QUANTIFYING IMPACTS OF FIRE-FLOOD CYCLES ON HUMAN AND ECOLOGICAL COMMUNITIES: CASE STUDIES FROM THE CENTRAL COAST OF CALIFORNIA (Invited Presentation)

Climate change is an important driver of fire regime intensification in regions such as the central coast ranges of California, leading to novel increases in fire and post-fire geomorphic disturbances. This necessitates the need to understand how these increases in postfire disturbance will impact sensitive coastal habitats and human communities not accustomed to large and severe wildfire.

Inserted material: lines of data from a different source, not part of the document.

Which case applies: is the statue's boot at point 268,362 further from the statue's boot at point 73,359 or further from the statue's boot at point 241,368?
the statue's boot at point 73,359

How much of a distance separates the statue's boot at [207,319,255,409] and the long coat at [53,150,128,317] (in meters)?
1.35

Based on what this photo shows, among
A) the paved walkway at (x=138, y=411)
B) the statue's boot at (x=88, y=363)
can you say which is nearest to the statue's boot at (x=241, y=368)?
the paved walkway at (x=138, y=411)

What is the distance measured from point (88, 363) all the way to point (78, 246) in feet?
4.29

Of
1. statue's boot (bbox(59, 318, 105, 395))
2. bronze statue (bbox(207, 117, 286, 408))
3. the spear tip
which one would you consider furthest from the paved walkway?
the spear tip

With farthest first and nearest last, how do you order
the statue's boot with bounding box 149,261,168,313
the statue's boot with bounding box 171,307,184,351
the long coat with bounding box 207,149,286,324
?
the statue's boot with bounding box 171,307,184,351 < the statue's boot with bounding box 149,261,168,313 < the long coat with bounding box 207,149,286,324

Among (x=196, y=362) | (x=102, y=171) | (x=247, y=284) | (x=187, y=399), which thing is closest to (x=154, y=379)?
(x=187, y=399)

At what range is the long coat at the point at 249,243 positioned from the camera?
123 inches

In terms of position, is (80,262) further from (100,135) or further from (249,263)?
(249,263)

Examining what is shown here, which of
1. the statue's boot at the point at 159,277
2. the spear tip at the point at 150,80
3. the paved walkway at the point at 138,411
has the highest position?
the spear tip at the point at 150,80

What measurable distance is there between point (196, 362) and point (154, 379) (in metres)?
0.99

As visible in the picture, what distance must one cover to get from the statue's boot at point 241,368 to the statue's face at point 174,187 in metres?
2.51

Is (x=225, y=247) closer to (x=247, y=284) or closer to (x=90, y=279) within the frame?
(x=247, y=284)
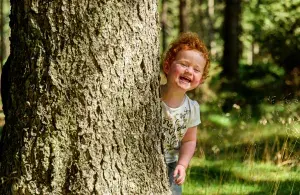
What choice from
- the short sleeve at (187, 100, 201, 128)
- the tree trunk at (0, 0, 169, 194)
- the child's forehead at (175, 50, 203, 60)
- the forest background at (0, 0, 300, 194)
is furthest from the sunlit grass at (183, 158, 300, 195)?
the tree trunk at (0, 0, 169, 194)

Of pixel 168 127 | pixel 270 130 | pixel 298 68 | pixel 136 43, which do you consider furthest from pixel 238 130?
pixel 136 43

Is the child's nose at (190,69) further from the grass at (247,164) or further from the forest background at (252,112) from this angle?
the forest background at (252,112)

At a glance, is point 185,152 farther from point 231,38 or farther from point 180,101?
point 231,38

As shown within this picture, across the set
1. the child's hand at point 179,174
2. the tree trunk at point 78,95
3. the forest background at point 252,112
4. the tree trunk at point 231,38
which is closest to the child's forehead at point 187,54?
the tree trunk at point 78,95

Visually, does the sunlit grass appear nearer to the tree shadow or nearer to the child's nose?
the tree shadow

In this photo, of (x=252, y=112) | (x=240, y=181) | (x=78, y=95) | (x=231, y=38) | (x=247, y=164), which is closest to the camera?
(x=78, y=95)

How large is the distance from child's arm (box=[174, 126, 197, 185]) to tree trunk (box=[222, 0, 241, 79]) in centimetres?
855

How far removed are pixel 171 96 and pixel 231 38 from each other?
29.4 ft

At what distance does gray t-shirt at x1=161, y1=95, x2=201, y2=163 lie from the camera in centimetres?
294

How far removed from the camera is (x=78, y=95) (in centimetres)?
244

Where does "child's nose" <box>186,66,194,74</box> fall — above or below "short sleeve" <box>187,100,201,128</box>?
above

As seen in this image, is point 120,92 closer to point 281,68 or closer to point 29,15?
point 29,15

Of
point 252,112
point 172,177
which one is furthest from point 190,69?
point 252,112

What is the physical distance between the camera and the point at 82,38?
7.94 ft
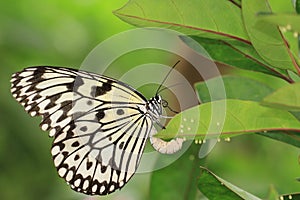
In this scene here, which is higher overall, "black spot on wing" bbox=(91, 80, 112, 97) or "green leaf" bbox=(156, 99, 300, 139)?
"black spot on wing" bbox=(91, 80, 112, 97)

An opportunity to study this emerged with the 2020 CZU Lightning Complex Fire in the Santa Cruz Mountains that burned ~86,000 acres across redwood forest watersheds which host sensitive riverine and estuarine habitat for endangered anadromous fishes. Currently, there is a paucity of studies on the impacts of post-fire runoff on bar-built estuaries along the west coast of the US. A study was established to use sediment tiles, RTK-GPS, and bathymetric surveying to quantify geomorphic changes to the Scott Creek estuary near Santa Cruz, CA for 3 years in response to post-fire runoff and recent atmospheric river events. Initial results show estuary-wide accretion rates during this post-fire period are ~2-5x higher than longer-term rates spanning ~2 ka prior to Euro-American colonization.

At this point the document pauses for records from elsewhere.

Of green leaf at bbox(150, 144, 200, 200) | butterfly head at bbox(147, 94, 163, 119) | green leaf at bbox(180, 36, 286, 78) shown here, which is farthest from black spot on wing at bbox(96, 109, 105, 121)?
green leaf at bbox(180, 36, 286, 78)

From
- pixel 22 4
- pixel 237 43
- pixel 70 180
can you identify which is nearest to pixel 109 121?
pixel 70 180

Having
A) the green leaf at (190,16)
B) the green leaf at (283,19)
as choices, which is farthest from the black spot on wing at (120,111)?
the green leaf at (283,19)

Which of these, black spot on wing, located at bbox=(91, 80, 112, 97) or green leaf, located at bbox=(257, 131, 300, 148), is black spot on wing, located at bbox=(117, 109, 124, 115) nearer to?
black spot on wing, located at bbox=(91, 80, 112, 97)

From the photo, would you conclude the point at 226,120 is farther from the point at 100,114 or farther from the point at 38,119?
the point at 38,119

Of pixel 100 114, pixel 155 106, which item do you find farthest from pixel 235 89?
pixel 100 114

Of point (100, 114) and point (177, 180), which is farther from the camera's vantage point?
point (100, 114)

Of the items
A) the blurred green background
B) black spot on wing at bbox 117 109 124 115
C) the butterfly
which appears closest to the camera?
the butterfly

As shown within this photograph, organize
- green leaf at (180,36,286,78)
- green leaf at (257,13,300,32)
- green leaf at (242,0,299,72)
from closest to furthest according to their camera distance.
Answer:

Not only is it important to understand contemporary fire and its current impacts on watershed hazards, but possible future scenarios of fire-flood cycles to allow for longer-term hazard mitigation and fuels management. I will also discuss a pre-fire modeling study that aims to predict future scenarios of soil burn severity and associated debris flow susceptibility further south in the Carmel River watershed. This watershed also hosts endangered aquatic biota as well as significant water supply infrastructure and development intermixed with flammable vegetation and hillslopes prone to mass wasting. This study aims to build on previous work done in southern California to quantify long-term post-fire risks but in a watershed spanning significant gradients in hydroclimate and vegetation communities. These studies provide key opportunities to better understand the hydrogeomorphic impacts of novel increases in fire-flood disturbances.